Deutsches Handwerksblatt | Ausgabe 02/2025Ohne geht’s nicht: Brot und Demokratie
Pascal Rubertus hat mit seiner Bäckerei »Backstein« einen regelrechten Hype ausgelöst. Nun will er etwas vom Erfolg zurückgeben.

Ein Porträt von Robert Iwanetz.
Pascal Rubertus hat mit seiner Bäckerei »Backstein« einen regelrechten Hype ausgelöst. Nun will er etwas vom Erfolg zurückgeben.
Mit der Entscheidung, nochmal ein zweites Berufsleben als Bäcker zu beginnen, hat Pascal Rubertus echte Spuren in Leipzig hinterlassen. Quer einmal über die Wiese im Innenhof der Galerie für zeitgenössische Kunst führt ein Fußweg zu seiner »Backstein«-Bäckerei, den es vorher nicht gab. Ein Trampelpfad, der nach und nach erst durch die langen Schlangen entstand, die sich seit Jahren jeden Tag vor der Bäckerei bilden. Rubertus ließ ihn nun auf eigene Kosten professionell von einem Gartenbauunternehmen verfestigen. »Ich hätte mir nie so einen Erfolg träumen lassen«, sagt der 50-Jährige, der nun ins achte Jahr mit seiner »Bäckerei für zeitgenössisches Brot« geht. Aus den ursprünglich drei sind mittlerweile 24 Mitarbeiter geworden, darunter zwei Azubis. Woche für Woche verarbeiten sie 60 Säcke Mehl zu zwölf verschiedenen Brotsorten, Focaccia, Zimtschnecken und Kuchen.

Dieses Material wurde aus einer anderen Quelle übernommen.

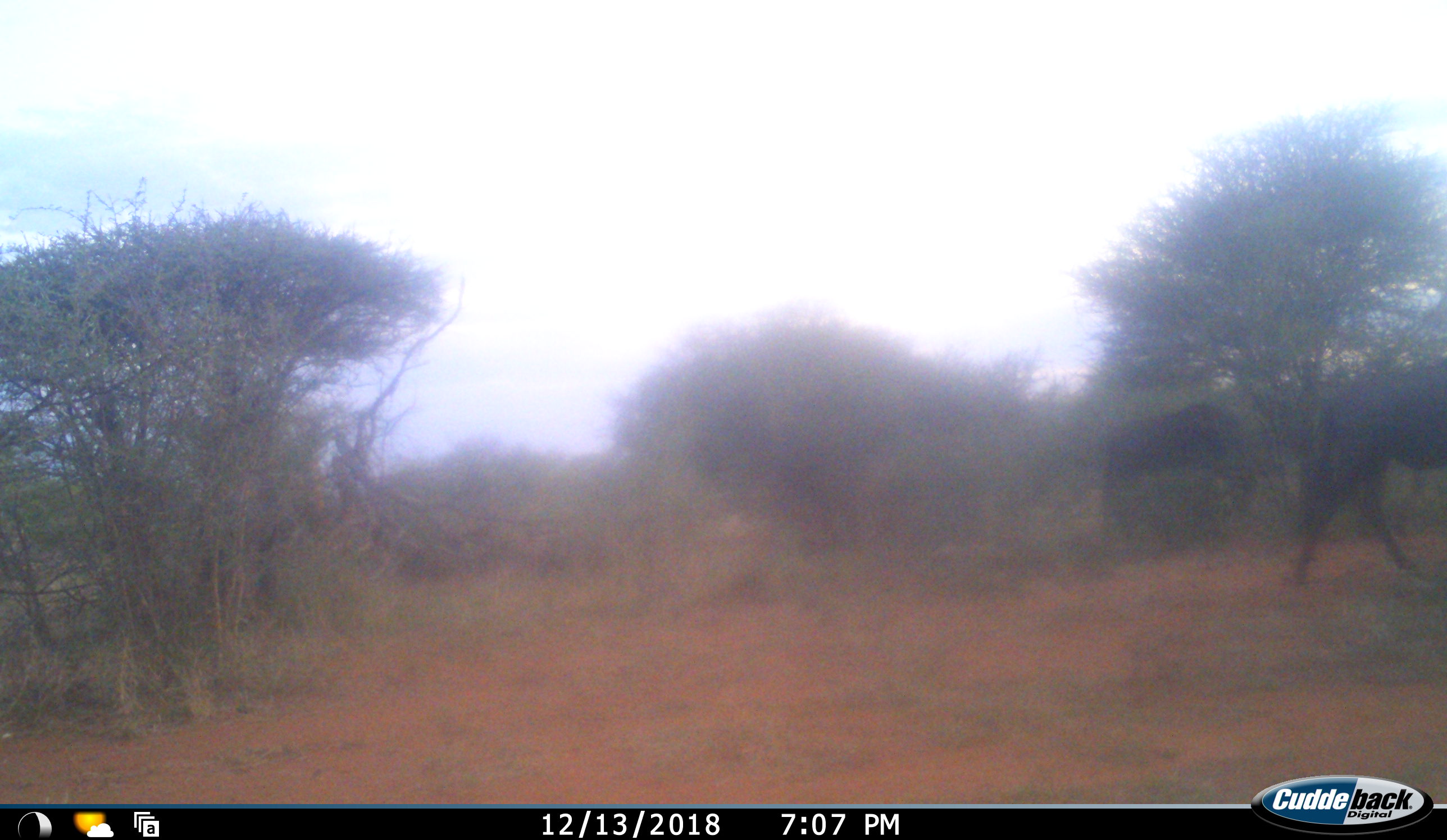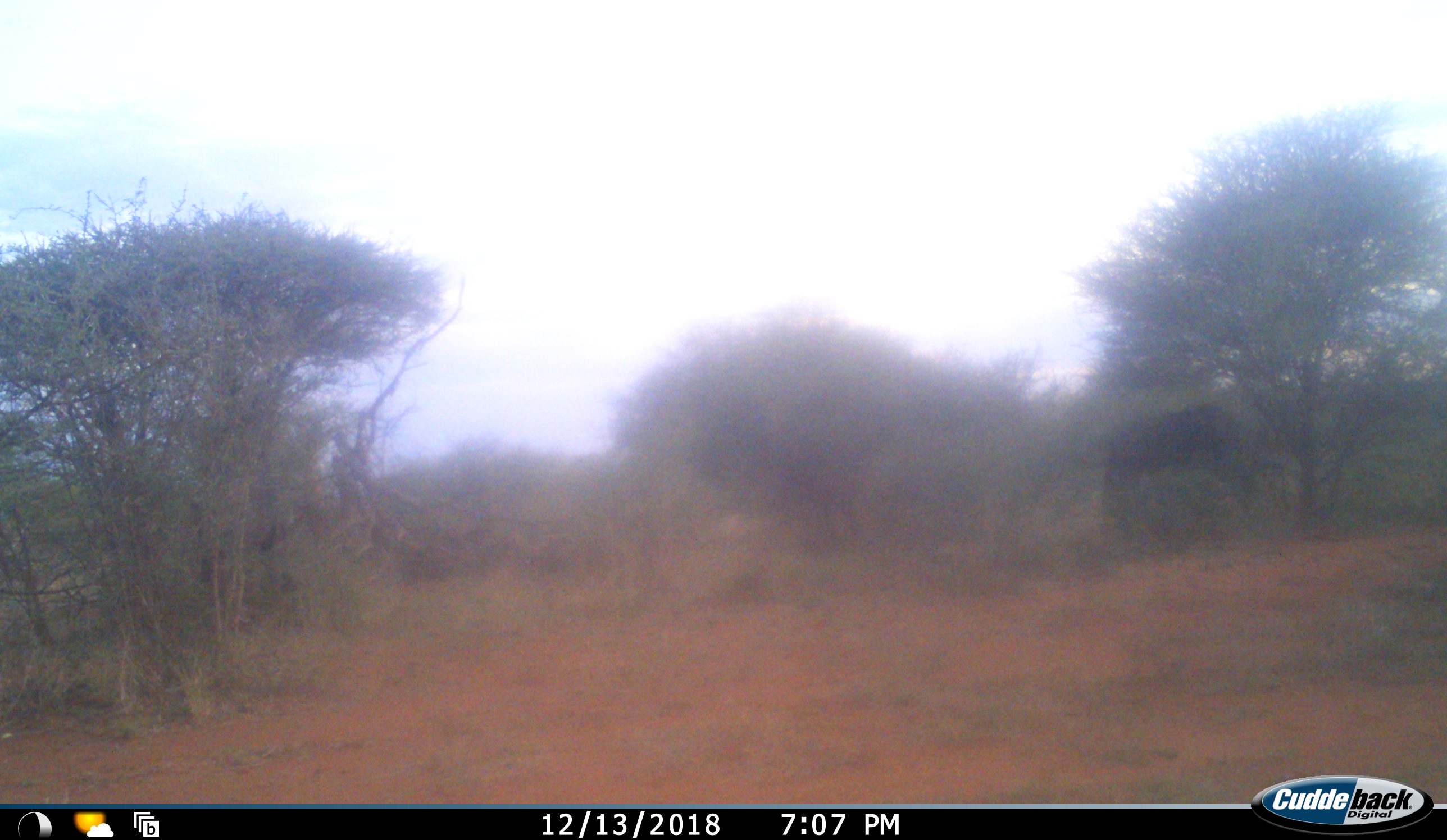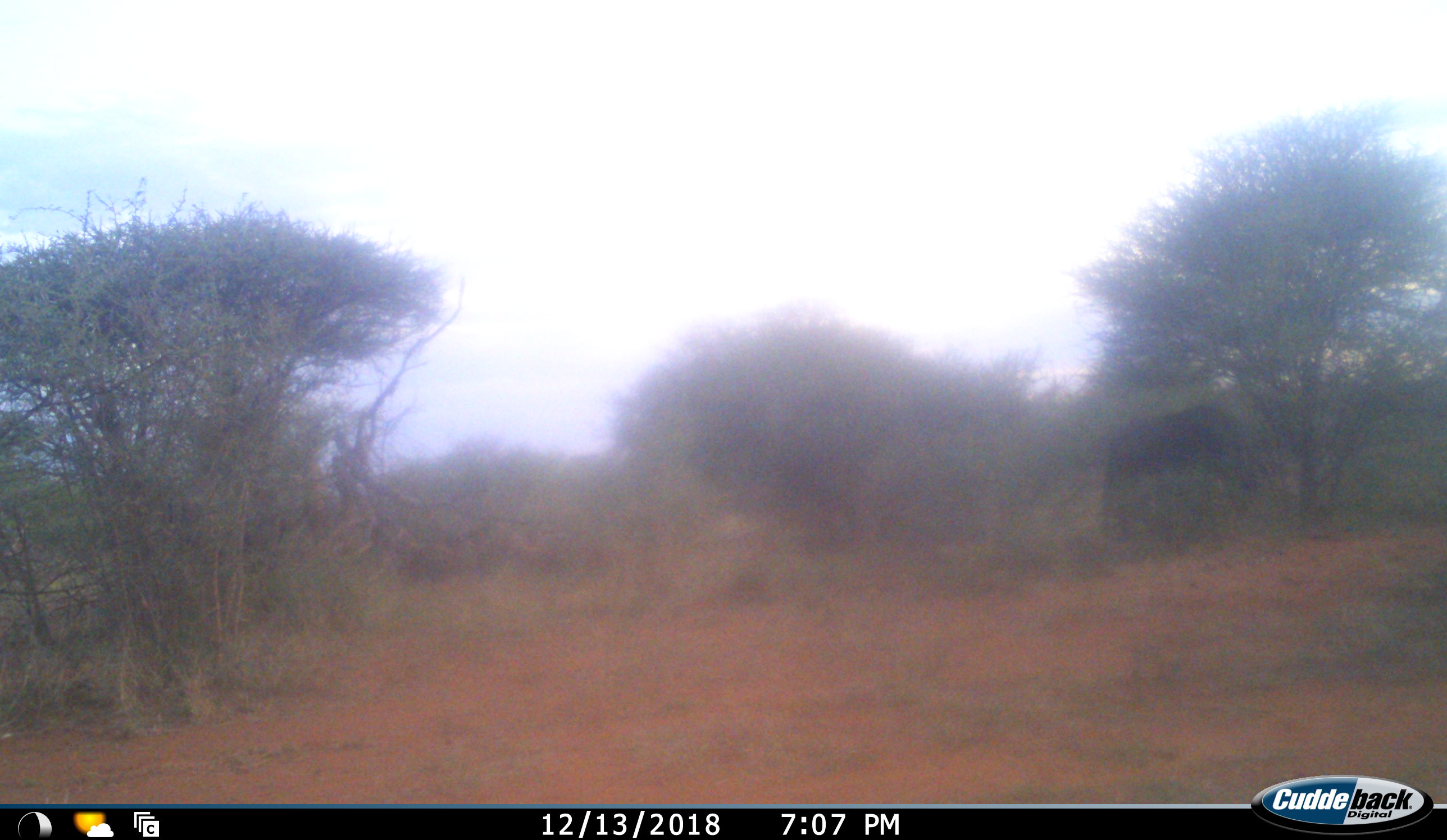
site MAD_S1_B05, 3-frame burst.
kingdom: Animalia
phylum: Chordata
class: Mammalia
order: Artiodactyla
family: Bovidae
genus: Connochaetes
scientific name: Connochaetes taurinus taurinus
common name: blue wildebeest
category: wildebeestblue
Wildebeestblue (blue wildebeest) (Connochaetes taurinus taurinus), count 2. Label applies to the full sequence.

Eine Pause vom Trubel genießen
Die insgesamt 13 Mehlsorten sind alle handverlesen. Der Großteil der Zutaten ist bio-zertifiziert. Bis auf das Baguette und die Focaccia werden alle Teige mit Sauerteig geführt und gehen über Nacht. »Wir arbeiten auf das bestmögliche Produkt hin, nicht auf das, was am schnellsten Geld bringt«, sagt Rubertus. Der Gedanke dahinter hat viel mit seiner Prägung zu tun. Vor seinem Leben als Bäcker war Pascal Rubertus erst Graffiti-Künstler, danach beim Film als Kamerabühnen-Techniker beschäftigt und anschließend viele Jahre in verschiedenen Agenturen als Grafikdesigner tätig. »Dabei ging es oft darum, eher mittelmäßige Produkte möglichst herausragend zu präsentieren. In der Bäckerei wollte ich, dass die Brote für sich sprechen sollen, möglichst ohne Werbung.«
Mit 40 Jahren entscheidet er sich nochmal, eine Ausbildung als Bäcker zu beginnen – als erster Abschluss überhaupt in seinem Leben. Begleitet von Sprüchen in der Berufsschule wie »Haha, du bist ja älter als meine Mutter!«. Der gebürtige Siegener startet seine Ausbildung bei der Bäckerei Böhm und beendet sie bei Macis, beides Bio-Bäckereien im Leipziger Zentrum. Eines seiner heute beliebtesten Produkte, das über zwei Stufen geführte Weizensauerteigbrot, bringt er bereits zum Ende seiner Lehre zur Serienreife. »Manchmal wurden davon 20 Leibe innerhalb einer Stunde verkauft, da musste nicht nur ich, sondern auch mein damaliger Chef staunen«, erinnert sich Rubertus. Nach dem Abschluss und einem ersten, eher suboptimal verlaufenen Versuch der Selbstständigkeit mit einer mobilen Lastenrad-Pizzeria, erhält er die Anfrage, ob er einen ehemaligen Kiosk auf dem Gelände der Galerie für zeitgenössische Kunst mit neuem Leben füllte möchte. »Der Standort war ideal, weil es hier nicht zu hektisch ist. Dadurch konnte ich einen Ort erschaffen, an dem die Menschen gern eine Pause von ihrem Trubel genießen«, sagt Rubertus, der damals gerade die Meisterschule besuchte.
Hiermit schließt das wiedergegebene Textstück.